12 Ocak 2020

, ,

Gülesorhi ve Danişyan

İranlı Marksistler şehadet fikrini metafizik kabul etse bile[1] onu kitlelerdeki yanlış bilince karşı koyan bir pratik olarak görüyorlardı. Esasında bu insanlar, Marx’ın yanlış bilinç kabul ettiği dini başka bir yanlış bilinci ortadan kaldırmak için kullanıyorlardı. Şehadet fikrine inanan Marksistler, ahirete ve meleklerin beklediğine dair hikâye inanmıyorlardı. Buna karşın şehadet anlayışı, birçok Marksist için bir inanç sistemi hâline geldi. Kaleme aldıkları kitap ve broşürlerde şehadet, çoğunlukla ideal topluma ulaşmak için gerekli bir koşul olarak anılıyordu. Bu türden bir kullanıma, meseleye farklı açılardan yaklaşan iki ayrı örnek vermek mümkün.
Hüsrev Gülesorhi[2] ve Keramet Danişyan[3], Şah’ın askerî mahkemesi tarafından yargılanıp ordu tarafından idam edilen iki Marksist devrimciydi. Gülesorhi ve Danişyan, Marksizme bağlı olmalarına rağmen feda anlayışına inanıyordu. Bu iki isim, İran’da gelişmekte olan iki Marksizm türünü temsil ediyordu. Gülesorhi için İslam ideolojikti. Ona göre İslam, kitleleri zalime karşı mücadeleye teşvik eden bir ideolojiydi. Öte yandan Danişyan, İslam’ın kendisinin içinde yetiştiği ve toplumsallaştığı bağlam olduğunu düşünüyordu. Ona göre şehadete yönelik inanç, aydınlık geleceğin yegâne güvencesiydi.

▶ _Görev Listesi_:
**a.** İranlı Marksistlerle ilgili metne göre Hüsrev Gülesorhi ve Keramet Danişyan hangi mahkeme tarafından yargılanmıştır?
**b.** İranlı Marksistlerle ilgili metinde "12 Ocak 2020" ifadesinden "örnek vermek mümkün." ifadesine kadar olan bölümü aynen yazınız.

▶ _Veri Bölümü_:

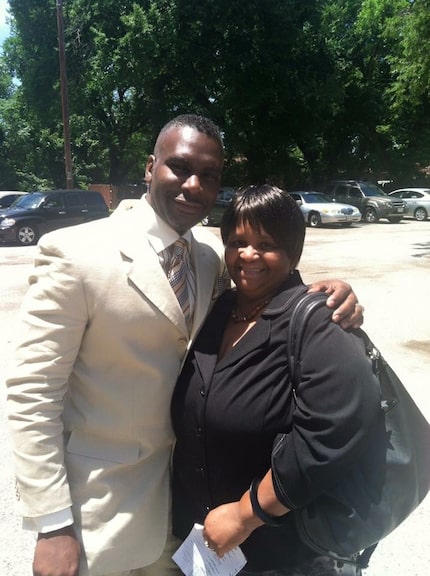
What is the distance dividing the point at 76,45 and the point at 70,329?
26415 millimetres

▶ _Görevlere Göre Yanıtlar_:
**a.** Şah'ın askerî mahkemesi tarafından yargılanmışlardır.

**b.**
12 Ocak 2020

, ,

Gülesorhi ve Danişyan

İranlı Marksistler şehadet fikrini metafizik kabul etse bile[1] onu kitlelerdeki yanlış bilince karşı koyan bir pratik olarak görüyorlardı. Esasında bu insanlar, Marx’ın yanlış bilinç kabul ettiği dini başka bir yanlış bilinci ortadan kaldırmak için kullanıyorlardı. Şehadet fikrine inanan Marksistler, ahirete ve meleklerin beklediğine dair hikâye inanmıyorlardı. Buna karşın şehadet anlayışı, birçok Marksist için bir inanç sistemi hâline geldi. Kaleme aldıkları kitap ve broşürlerde şehadet, çoğunlukla ideal topluma ulaşmak için gerekli bir koşul olarak anılıyordu. Bu türden bir kullanıma, meseleye farklı açılardan yaklaşan iki ayrı örnek vermek mümkün.